## TASK DIRECTIONS
Extend the conversation transcript about lab-grown diamonds below, picking up right after its last line.

## TEXT SECTION
::::::

It's extreme pressure, extreme heat like the Earth would have.
But they can be up to eighty five percent cheaper
than a natural diamond. And it's not like cubic zirconi
It is literally the same chem like the same.

Speaker 8 (20:11):
It's a it's a diamond.

Speaker 9 (20:13):
It's a diamond, and they look beautiful and you can
even have better cut and clarity with this because you
have more control.

Speaker 1 (20:18):
Well if you had your children.

Speaker 2 (20:21):
People think, like cubic zirconia, that was a that was
a cheap fake, right, But but these are that can't
be lost in this conversation. At the end of the day,
it's a real diamond exactly.

Speaker 1 (20:34):
It was produced the same way through pressure.

Speaker 2 (20:36):
It just didn't happen under the earth and then had
to be discovered and you know, and processed.

Speaker 1 (20:42):
I think that makes a huge difference. And of course
you know beautiful stones.

Speaker 8 (20:47):
Right and exactly.

Speaker 9 (20:48):
And listen, I have women who are my very good
friends who I love and respect too, would be like Aaron,
you're crazy the real thing or nothing at all, Like,
I get it, I get it. There's people out there
like that, but I'm just I happen to not be
one of them, given the fact that it is the
same exact thing. And listen, the world's largest jewelry retailer,
Signet Jewelers, they announced that they're doing a marketing collaboration

(21:08):
with de Beers because now diamonds are kind of just
this thing in the luxury segment, and luxury as an
industry as excuse me, not an industry as a sector
is fascinating because really it's all ephemeral.

Speaker 8 (21:22):
You create this want.

Speaker 9 (21:24):
So they're now having to treat diamonds much like anything else,
like a Gucci handbag. Why is Gucci popular right now
but another one isn't? And why is Lamvie like on
the outs like it doesn't It's silly.

Speaker 8 (21:38):
A lot of it is marketing.

Speaker 9 (21:39):
So the industry has to do this large scale marketing campaign.
They haven't done one for twenty years, but we all
know a diamond is forever. That was about twenty years
ago that de Beers did this. They're trying to hit
the ground again with Signet to rustle up enthusiasm for
something that just doesn't have value.

Speaker 8 (21:57):
But I guess that's what every luxury marketer.

Speaker 1 (22:00):
And here's the scary analogy. All right.

Speaker 2 (22:02):
So you have an in vitro baby, is it any
less human than your natural born baby?

Speaker 7 (22:06):
You do?

Speaker 1 (22:06):
You love it differently? That's what makes this different than
cubic zirconia. All right.

Speaker 2 (22:10):
So it's got to I mean, you can't put the
toothpaste back in the tube, so it's out, like the
internet is here. We got to deal with it, all right.

::::::

## SUPPLIED DATA
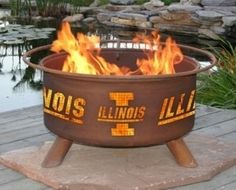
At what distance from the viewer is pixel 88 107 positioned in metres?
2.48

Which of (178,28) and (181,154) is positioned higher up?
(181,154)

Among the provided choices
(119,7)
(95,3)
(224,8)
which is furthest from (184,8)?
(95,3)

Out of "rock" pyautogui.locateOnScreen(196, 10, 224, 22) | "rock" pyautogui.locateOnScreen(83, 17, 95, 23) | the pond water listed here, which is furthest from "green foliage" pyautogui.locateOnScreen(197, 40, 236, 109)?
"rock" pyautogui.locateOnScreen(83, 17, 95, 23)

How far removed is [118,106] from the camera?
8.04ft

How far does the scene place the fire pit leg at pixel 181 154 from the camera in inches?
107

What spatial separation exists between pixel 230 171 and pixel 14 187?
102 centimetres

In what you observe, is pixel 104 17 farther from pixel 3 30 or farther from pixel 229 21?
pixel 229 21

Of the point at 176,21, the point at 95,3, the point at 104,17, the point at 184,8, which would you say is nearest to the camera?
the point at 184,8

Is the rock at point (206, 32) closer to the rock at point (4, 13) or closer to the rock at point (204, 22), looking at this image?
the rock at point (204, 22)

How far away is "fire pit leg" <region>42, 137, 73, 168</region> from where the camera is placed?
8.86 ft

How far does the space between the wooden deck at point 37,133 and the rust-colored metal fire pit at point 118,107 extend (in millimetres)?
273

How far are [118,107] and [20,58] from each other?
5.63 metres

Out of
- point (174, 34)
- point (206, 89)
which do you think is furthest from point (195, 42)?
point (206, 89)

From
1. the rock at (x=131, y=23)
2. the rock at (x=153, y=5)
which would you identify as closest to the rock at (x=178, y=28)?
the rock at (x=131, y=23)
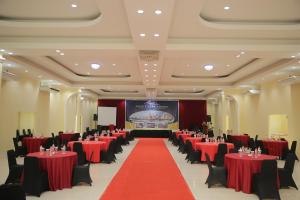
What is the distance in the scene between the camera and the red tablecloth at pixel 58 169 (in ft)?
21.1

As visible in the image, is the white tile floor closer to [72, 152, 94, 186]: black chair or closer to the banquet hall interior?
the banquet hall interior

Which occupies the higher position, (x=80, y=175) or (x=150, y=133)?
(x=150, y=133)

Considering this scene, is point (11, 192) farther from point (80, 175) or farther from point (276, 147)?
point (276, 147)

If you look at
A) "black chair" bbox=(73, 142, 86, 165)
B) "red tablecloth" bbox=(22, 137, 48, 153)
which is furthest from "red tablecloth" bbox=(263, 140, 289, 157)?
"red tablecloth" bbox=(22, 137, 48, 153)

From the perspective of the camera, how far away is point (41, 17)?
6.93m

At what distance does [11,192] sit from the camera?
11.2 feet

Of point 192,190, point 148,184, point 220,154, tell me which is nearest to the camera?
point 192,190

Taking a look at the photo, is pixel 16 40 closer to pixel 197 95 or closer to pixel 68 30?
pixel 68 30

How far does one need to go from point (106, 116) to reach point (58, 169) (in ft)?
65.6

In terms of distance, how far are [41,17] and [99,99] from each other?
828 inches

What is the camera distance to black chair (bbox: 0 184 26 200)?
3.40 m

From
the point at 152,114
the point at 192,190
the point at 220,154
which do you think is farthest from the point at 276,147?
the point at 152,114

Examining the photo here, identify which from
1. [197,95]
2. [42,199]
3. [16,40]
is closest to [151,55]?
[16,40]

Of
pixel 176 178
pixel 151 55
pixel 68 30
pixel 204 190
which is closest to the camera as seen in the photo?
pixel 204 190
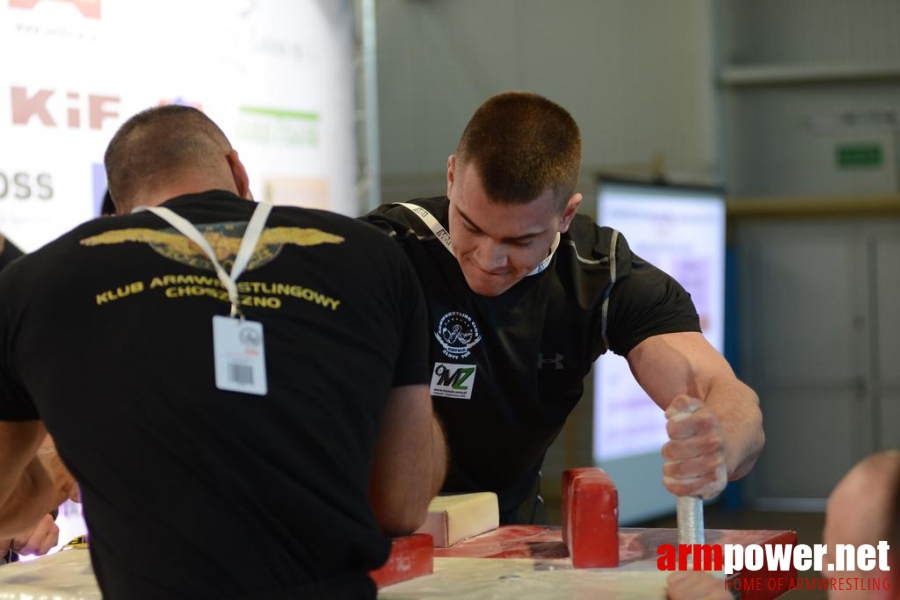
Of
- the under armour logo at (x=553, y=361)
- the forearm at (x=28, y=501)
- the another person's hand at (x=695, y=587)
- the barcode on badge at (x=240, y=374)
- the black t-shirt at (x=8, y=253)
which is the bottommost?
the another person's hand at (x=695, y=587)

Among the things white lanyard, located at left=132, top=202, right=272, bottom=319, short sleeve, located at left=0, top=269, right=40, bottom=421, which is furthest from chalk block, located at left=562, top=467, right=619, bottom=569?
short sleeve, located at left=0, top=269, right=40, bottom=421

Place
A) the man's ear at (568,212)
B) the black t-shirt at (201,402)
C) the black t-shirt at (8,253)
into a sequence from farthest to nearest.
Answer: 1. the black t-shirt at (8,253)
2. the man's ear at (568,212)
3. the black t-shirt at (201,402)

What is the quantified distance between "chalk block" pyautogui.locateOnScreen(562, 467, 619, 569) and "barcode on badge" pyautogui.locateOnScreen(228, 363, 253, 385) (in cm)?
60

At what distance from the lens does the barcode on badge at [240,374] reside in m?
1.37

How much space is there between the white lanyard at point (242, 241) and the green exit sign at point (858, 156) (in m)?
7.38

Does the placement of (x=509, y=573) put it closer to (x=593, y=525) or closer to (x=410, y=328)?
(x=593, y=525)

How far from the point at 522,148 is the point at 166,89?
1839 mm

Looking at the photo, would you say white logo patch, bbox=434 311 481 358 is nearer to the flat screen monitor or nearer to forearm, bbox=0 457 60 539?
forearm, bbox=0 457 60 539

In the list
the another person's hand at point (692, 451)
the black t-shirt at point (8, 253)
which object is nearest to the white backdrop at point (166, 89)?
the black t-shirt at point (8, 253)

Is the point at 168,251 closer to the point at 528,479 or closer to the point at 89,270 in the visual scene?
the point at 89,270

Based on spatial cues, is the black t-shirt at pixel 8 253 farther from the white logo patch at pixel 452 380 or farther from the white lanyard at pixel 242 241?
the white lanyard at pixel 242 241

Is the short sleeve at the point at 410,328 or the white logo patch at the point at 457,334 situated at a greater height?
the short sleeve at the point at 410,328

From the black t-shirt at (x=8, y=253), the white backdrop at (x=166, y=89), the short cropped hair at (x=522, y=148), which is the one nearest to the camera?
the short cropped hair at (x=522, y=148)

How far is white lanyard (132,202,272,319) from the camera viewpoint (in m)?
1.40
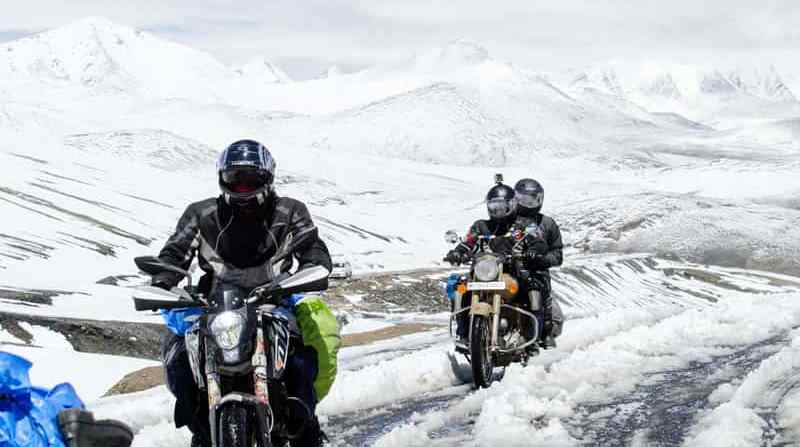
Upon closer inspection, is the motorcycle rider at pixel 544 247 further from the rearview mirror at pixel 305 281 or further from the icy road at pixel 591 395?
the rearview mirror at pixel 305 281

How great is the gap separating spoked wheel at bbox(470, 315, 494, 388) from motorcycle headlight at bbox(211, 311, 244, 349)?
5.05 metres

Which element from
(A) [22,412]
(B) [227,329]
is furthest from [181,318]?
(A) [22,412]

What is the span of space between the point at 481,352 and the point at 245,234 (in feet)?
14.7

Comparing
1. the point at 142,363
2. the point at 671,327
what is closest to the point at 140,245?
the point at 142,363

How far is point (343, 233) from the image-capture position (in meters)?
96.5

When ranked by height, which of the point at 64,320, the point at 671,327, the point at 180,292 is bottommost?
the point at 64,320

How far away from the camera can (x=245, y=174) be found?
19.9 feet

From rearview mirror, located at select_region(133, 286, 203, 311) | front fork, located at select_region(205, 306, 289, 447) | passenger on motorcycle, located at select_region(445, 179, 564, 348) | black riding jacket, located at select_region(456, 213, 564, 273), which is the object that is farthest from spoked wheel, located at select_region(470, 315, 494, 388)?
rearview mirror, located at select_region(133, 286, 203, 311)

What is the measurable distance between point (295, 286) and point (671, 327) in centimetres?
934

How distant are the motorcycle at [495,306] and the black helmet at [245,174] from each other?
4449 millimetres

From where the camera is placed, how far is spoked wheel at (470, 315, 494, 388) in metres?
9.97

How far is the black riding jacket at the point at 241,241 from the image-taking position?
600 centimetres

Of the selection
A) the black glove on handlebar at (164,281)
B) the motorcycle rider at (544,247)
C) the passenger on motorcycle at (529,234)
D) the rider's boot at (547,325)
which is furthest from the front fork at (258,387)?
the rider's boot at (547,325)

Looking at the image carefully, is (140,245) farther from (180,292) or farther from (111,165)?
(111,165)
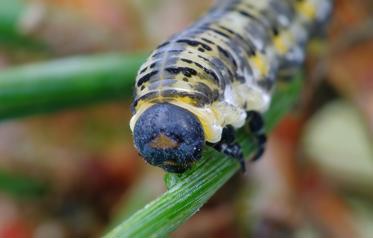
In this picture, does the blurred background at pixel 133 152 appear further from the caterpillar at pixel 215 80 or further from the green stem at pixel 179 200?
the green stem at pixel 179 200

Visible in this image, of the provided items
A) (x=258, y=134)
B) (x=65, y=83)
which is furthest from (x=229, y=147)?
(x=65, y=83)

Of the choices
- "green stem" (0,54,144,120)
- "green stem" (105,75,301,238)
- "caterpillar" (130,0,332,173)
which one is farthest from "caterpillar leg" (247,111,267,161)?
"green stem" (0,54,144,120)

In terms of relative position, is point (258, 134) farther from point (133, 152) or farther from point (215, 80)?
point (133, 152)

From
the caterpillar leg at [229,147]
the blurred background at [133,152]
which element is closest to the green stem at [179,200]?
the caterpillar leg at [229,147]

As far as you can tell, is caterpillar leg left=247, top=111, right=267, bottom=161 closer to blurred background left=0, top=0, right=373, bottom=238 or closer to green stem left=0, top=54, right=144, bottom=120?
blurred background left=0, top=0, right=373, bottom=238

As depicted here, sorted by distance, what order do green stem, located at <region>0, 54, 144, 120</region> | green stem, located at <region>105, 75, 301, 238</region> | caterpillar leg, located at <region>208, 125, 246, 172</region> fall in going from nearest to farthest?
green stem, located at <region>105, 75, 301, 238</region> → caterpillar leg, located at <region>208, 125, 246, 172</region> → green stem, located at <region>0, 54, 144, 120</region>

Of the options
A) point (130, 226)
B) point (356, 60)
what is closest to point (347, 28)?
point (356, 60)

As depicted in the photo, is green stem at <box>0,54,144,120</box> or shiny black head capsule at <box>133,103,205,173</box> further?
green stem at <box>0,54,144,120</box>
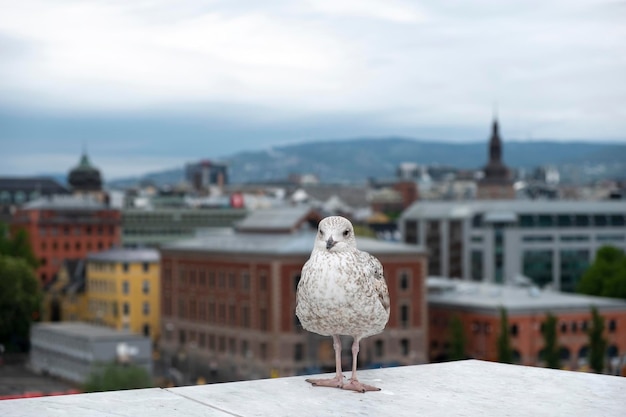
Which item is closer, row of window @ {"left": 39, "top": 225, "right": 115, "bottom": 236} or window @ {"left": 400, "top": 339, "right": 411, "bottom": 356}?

::::::

## FINAL ANSWER
So this has got to long term drive real diamonds
down a lot worse than they've already been driven down.
And that's thirty percent from their all time high. Where
do we think they head ultimately?

Speaker 9 (22:31):
I mean, how many fake not fake? I can't believe
I just used that word. How many synthetic diamonds can
you make?

Speaker 8 (22:38):
You can make a lot, you can make a lot.
I think that.

Speaker 9 (22:44):
I don't know, but we do know that if you
look like an Anglo American, which is one of the
largest mining companies in the world, they were the biggest
investor into beers.

Speaker 8 (22:53):
They're selling their share.

Speaker 9 (22:56):
De Beers had the monopoly of in the entire diamond market,
and the fact that Anglo American plans to divest its
restructure in this business, just making a business decision. They say,
you know they're gonna it's a radical restructuring and they
want to focus on copper extraction.

Speaker 1 (23:12):
Have you thought about all the ripple effects too on this?

Speaker 3 (23:14):
All?

Speaker 1 (23:14):
Right?

Speaker 2 (23:15):
So you know you have your your diamonds insured at
X value, But now it's why value? What's your premium?
Why are you can take to pay? Will replacement be
based on real and on what price? And should the
premium be adjusted or the amount the insurance company is
responsible for. I mean, this isn't I think out of
all the stories this year, this has been one of

(23:36):
the most interesting to me. And something is so symbolic
as a diamond, right, I mean, this is like a
foundational element. It would be like if somebody could create gold,
it'd be like if somebody could create energy.

Speaker 1 (23:48):
Well, I guess we can. But you know what I'm.

Speaker 10 (23:50):
Getting at, Oh girl, baby girl, Yeah.

Speaker 8 (23:52):
There is that I don't know.

Speaker 9 (23:55):
And you're right, yes, you should probably have your your
jewelry reappro.

Speaker 2 (24:00):
Yeah, well yeah, seriously, what you're thinking about? You know,
what do I want a real one or a synthetic
one you might want to be thinking about, Well, you're
a real one. This isn't the investment it used to
be at all, and we're starting to see that, and
we don't even know how far it's going to fall
by the end of the year. Fascinating stuff, Aaron, thanks
so much for the report. All Right, if you're just
waking up, the are far and away your top stories

(24:22):
of the day to keep an eye on, starting with
Donald Trump. Obviously, this is good news. If law fair
was the goal of the left, it's officially failed. It's failed.
In the document's case in Florida, it's on hold indefinitely.
Nobody seems to care about the thirty four guilty verdicts
of Donald Trump. I have that polling information if we

(24:44):
can get to it today. And now the Georgia case,
it too has been paused indefinitely. Brian Shook reports.

Speaker 4 (24:53):
Georgia Court of Appeals indefinitely paused the case against the
former president and several of his Code defendants and tell
a panel of judges rules on whether Fulton County District
Attorney Fani Willis should be removed. Trump's legal team is
pushing to disqualify Willis over her relationship with a special
prosecutor she hired to lead the case. Trump and more

(25:14):
than a dozen of his allies are charged with racketeering
for efforts to overturn the twenty twenty election. I'm Brian Shook.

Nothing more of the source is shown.